====== PROVIDED DATA
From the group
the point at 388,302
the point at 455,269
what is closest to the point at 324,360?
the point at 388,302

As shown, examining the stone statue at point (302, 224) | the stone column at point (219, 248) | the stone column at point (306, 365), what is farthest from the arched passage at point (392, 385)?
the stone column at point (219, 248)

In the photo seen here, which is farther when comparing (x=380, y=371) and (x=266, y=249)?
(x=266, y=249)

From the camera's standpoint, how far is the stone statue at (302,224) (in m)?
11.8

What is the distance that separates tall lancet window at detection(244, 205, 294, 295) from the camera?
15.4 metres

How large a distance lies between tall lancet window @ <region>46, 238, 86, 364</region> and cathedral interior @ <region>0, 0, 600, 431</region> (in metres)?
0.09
============
====== PROVIDED DATA
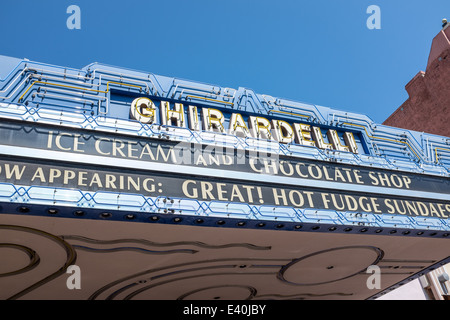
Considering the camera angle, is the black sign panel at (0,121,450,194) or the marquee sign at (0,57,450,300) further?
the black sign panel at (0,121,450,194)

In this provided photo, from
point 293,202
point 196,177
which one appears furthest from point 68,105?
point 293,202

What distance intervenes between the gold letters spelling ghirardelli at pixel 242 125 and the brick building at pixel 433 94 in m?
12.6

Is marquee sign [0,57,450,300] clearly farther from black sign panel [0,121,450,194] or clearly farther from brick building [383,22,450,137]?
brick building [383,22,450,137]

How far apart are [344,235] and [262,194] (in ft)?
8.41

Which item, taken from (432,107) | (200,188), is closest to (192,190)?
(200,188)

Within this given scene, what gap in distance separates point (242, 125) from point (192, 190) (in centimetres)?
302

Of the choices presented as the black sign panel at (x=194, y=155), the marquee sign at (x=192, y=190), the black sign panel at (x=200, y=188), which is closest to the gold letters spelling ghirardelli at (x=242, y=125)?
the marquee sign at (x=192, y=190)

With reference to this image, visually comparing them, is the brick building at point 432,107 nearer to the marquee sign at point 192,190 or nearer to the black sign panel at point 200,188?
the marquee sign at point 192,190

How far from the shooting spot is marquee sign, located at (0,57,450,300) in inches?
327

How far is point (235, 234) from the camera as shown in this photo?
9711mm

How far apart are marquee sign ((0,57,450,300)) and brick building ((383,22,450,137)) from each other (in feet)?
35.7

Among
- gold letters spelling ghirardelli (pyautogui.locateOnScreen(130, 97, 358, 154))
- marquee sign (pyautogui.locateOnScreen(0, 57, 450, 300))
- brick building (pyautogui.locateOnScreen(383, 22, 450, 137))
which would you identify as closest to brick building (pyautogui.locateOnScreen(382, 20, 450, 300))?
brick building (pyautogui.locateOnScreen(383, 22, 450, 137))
============
====== PROVIDED DATA
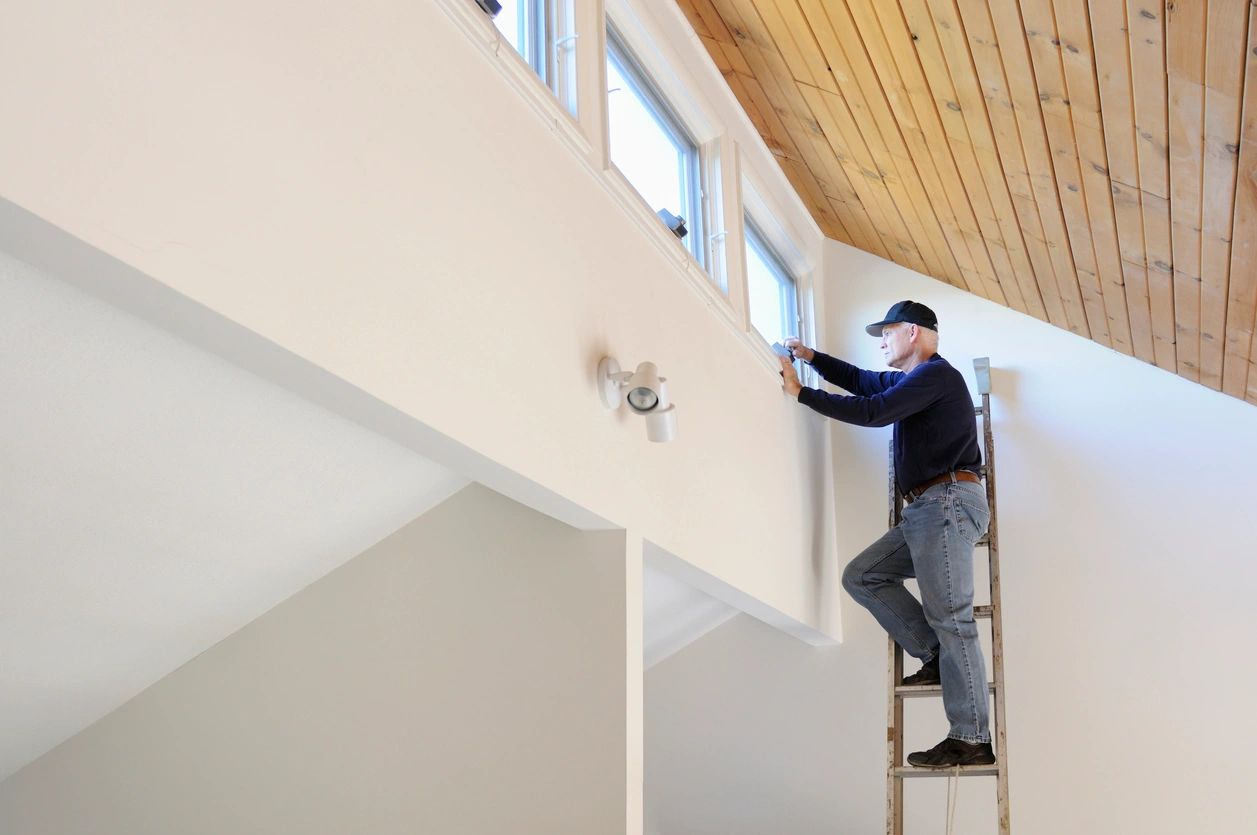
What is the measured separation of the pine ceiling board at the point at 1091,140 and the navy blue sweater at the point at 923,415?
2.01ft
============
[WRITTEN TASK]:
Please turn the data from the line containing "From the camera's" through the line containing "15.4 metres" into a two-column CSV with the headers input and output, one row per pair. Wrap every field in double quotes and replace any line breaks inside a field with spaces.

[CORRECT RESPONSE]:
input,output
"From the camera's standpoint, how far is the stone statue at (302,224) (in m)?","11.8"
"What is the distance that separates tall lancet window at detection(244, 205, 294, 295) from the camera?","15.4 metres"